>> start Extracted information
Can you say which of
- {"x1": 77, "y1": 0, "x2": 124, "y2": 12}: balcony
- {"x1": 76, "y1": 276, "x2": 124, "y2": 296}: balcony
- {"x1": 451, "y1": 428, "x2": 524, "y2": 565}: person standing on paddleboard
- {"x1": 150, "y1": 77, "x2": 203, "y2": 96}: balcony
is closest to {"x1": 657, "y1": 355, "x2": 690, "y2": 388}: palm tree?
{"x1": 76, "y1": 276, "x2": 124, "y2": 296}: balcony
>> end Extracted information
Stated exercise
Repeat the lines of the records above word for word.

Final result
Can you say which of
- {"x1": 77, "y1": 0, "x2": 124, "y2": 12}: balcony
- {"x1": 76, "y1": 276, "x2": 124, "y2": 296}: balcony
- {"x1": 451, "y1": 428, "x2": 524, "y2": 565}: person standing on paddleboard
- {"x1": 150, "y1": 77, "x2": 203, "y2": 96}: balcony
is closest to {"x1": 657, "y1": 355, "x2": 690, "y2": 388}: palm tree?
{"x1": 76, "y1": 276, "x2": 124, "y2": 296}: balcony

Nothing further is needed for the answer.